'That's right,' Miles snarled.

'Kosigan, Kostolitz,' another uniformed proctor called. They entered the starting area.

'It's a little hard on me, you know,' Kostolitz complained.

'Why? It hasn't got a thing to do with you. None of your business at all,' Miles added pointedly.

'We're put in pairs to pace each other. How will I know how I'm doing?'

'Oh, don't feel you have to keep up with me,' Miles purred.

Kostolitz's brows lowered with annoyance.

They were chivvied into place. Miles glanced across the parade ground at a distant knot of men waiting and watching; a few military relatives, and the liveried retainers of the handful of Counts' sons present today. There was a pair of hard-looking men in the blue and gold of the Vorpatrils'; his cousin Ivan must be around here somewhere.

And there was Bothari, tall as a mountain and lean as a knife, in the brown and silver of the Vorkosigans. Miles raised his chin in a barely perceptible salute. Bothari, 100 meters away, caught the gesture and changed his stance from at ease to a silent parade rest in acknowledgment.

A couple of testing officers, the non-com, and a pair of proctors from the course were huddled together at a distance. Some gesticulations, a look in Miles's direction; a debate, it seemed. It concluded. The proctors returned to their stations, one of the officers started the next pair of boys over the course, and the non-com approached Miles and his companion. He looked uneasy. Miles schooled his features to cool attention.
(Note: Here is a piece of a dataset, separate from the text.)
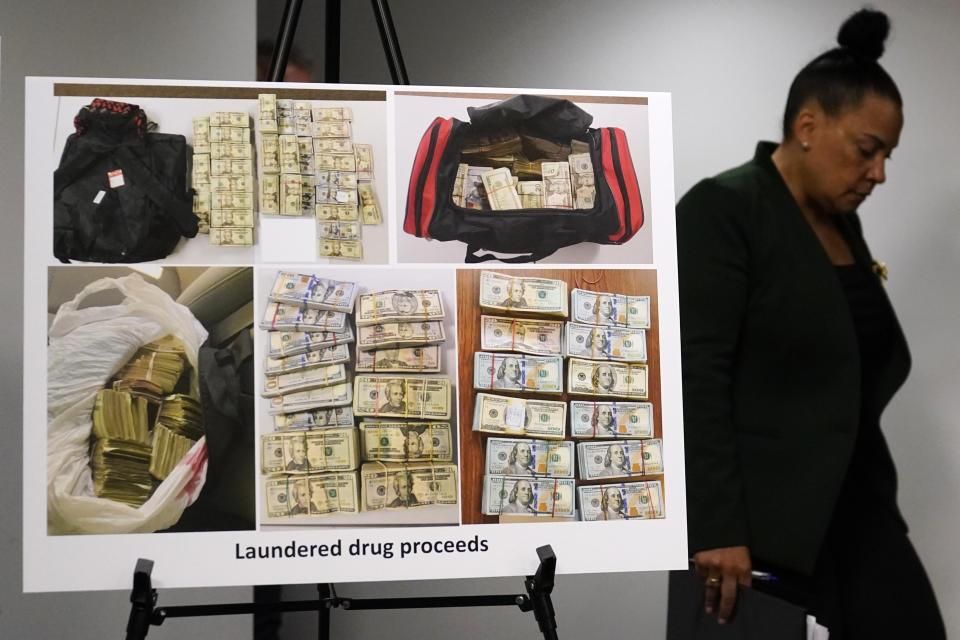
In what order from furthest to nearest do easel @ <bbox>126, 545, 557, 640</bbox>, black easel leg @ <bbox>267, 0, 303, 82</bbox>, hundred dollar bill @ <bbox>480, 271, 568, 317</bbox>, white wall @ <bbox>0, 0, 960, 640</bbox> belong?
white wall @ <bbox>0, 0, 960, 640</bbox> → black easel leg @ <bbox>267, 0, 303, 82</bbox> → hundred dollar bill @ <bbox>480, 271, 568, 317</bbox> → easel @ <bbox>126, 545, 557, 640</bbox>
'Kosigan,' the non-com began, voice carefully neutral. 'You're going to have to take off the leg brace. Artificial aids not permitted for the test.'

A dozen counter-arguments sprang up in Miles's mind. He tightened his lips on them. This non-com was in a sense his commanding officer; Miles knew for certain that more than physical performance was being evaluated today. 'Yes, sir.' The non-com looked faintly relieved.

'May I give it to my man?' asked Miles. He threatened the non-com with his eyes—if not, I'm going to stick you with it, and you'll have to cart it around the rest of the day—see how conspicuous it makes you feel . ..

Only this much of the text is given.